* **Problem**
Leave out the pictures and transcribe the rest of the records exactly.

(Phrase grounding data)
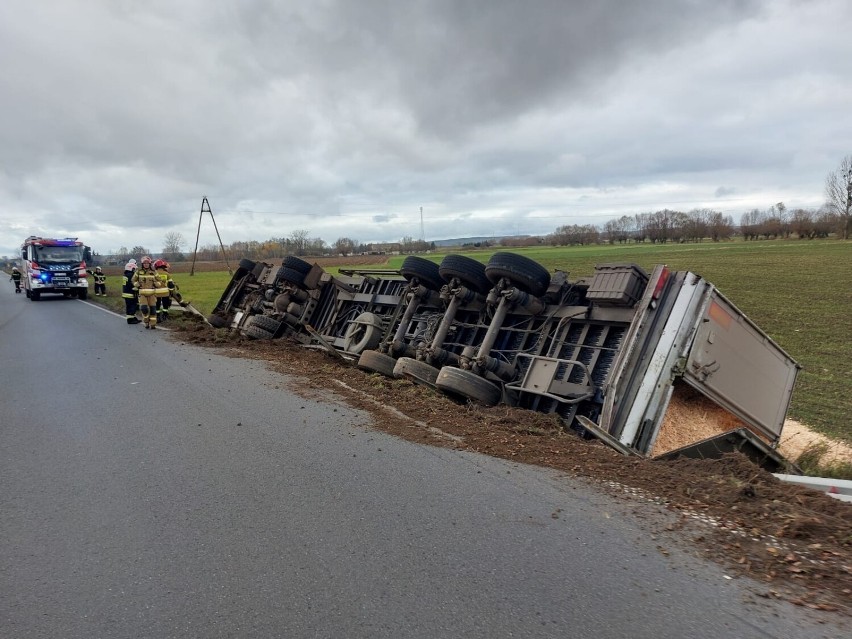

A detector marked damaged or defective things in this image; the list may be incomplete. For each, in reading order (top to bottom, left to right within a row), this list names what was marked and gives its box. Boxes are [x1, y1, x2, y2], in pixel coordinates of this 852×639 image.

overturned semi-truck [206, 252, 800, 472]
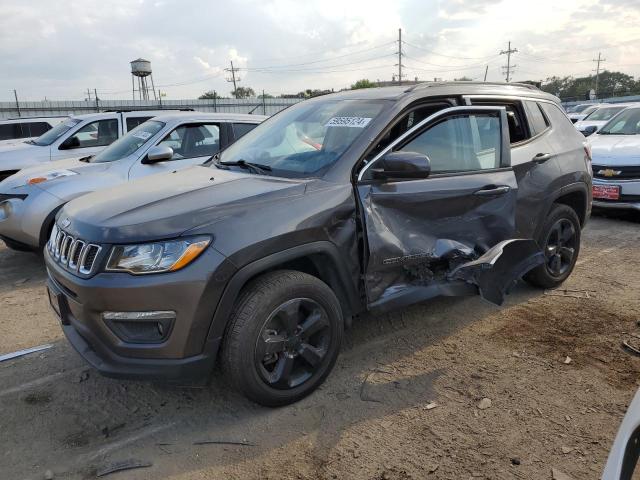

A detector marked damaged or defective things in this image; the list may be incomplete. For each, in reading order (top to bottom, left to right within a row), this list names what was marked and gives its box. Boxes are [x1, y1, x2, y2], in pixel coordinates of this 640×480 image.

damaged gray suv [46, 82, 596, 404]
dented rear door [358, 106, 532, 308]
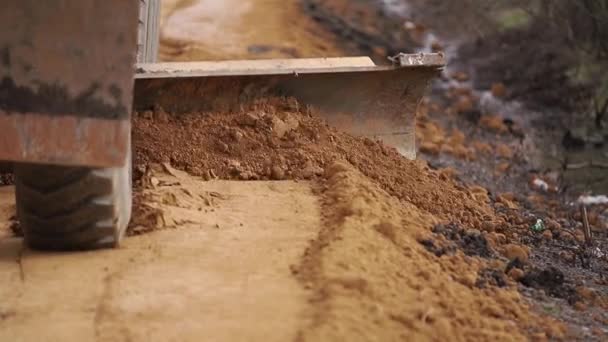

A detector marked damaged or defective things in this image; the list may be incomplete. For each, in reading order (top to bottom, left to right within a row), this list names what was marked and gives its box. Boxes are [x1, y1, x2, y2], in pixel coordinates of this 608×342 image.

orange rusty surface [0, 112, 128, 167]
rusty metal plate [0, 0, 138, 166]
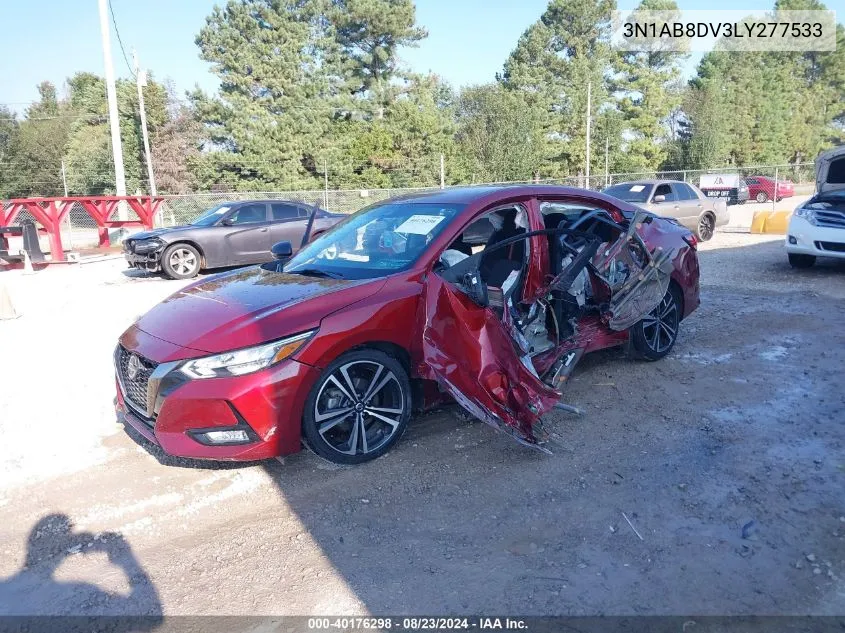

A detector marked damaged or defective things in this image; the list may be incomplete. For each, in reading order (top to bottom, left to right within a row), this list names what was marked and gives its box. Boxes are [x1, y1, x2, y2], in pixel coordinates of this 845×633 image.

damaged vehicle [115, 183, 704, 464]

* **Task answer**
A detector marked damaged or defective things in this image; the list may be incomplete. For each, in reading order (top to bottom, left to right within a row), this list names what was marked and gives its box. Boxes are [x1, y1, x2, y2], in pixel coordinates of this 852×639 image.

overturned semi-truck [206, 252, 800, 472]

A detector marked damaged or defective things in this image; the list may be incomplete. For each, in reading order (top to bottom, left to right within a row), this list names what was marked and gives its box. Boxes are [x1, y1, x2, y2], in pixel coordinates of this 640×480 image.

damaged gray suv [46, 82, 596, 404]
dented rear door [358, 106, 532, 308]

A detector marked damaged or defective things in this image; the list may be incomplete. For each, in reading order (top to bottom, left to right within a row), this list names what was marked and gives its box. Boxes are [x1, y1, x2, y2], in pixel coordinates of this 608×342 image.

orange rusty surface [0, 112, 128, 167]
rusty metal plate [0, 0, 138, 166]

A detector marked damaged or defective things in this image; the list may be incomplete. For each, in reading order (top to bottom, left to right within a row), this list names what was marked and gives its box. Boxes are [x1, y1, x2, y2], in pixel coordinates of this 845×633 image.

damaged vehicle [115, 183, 704, 464]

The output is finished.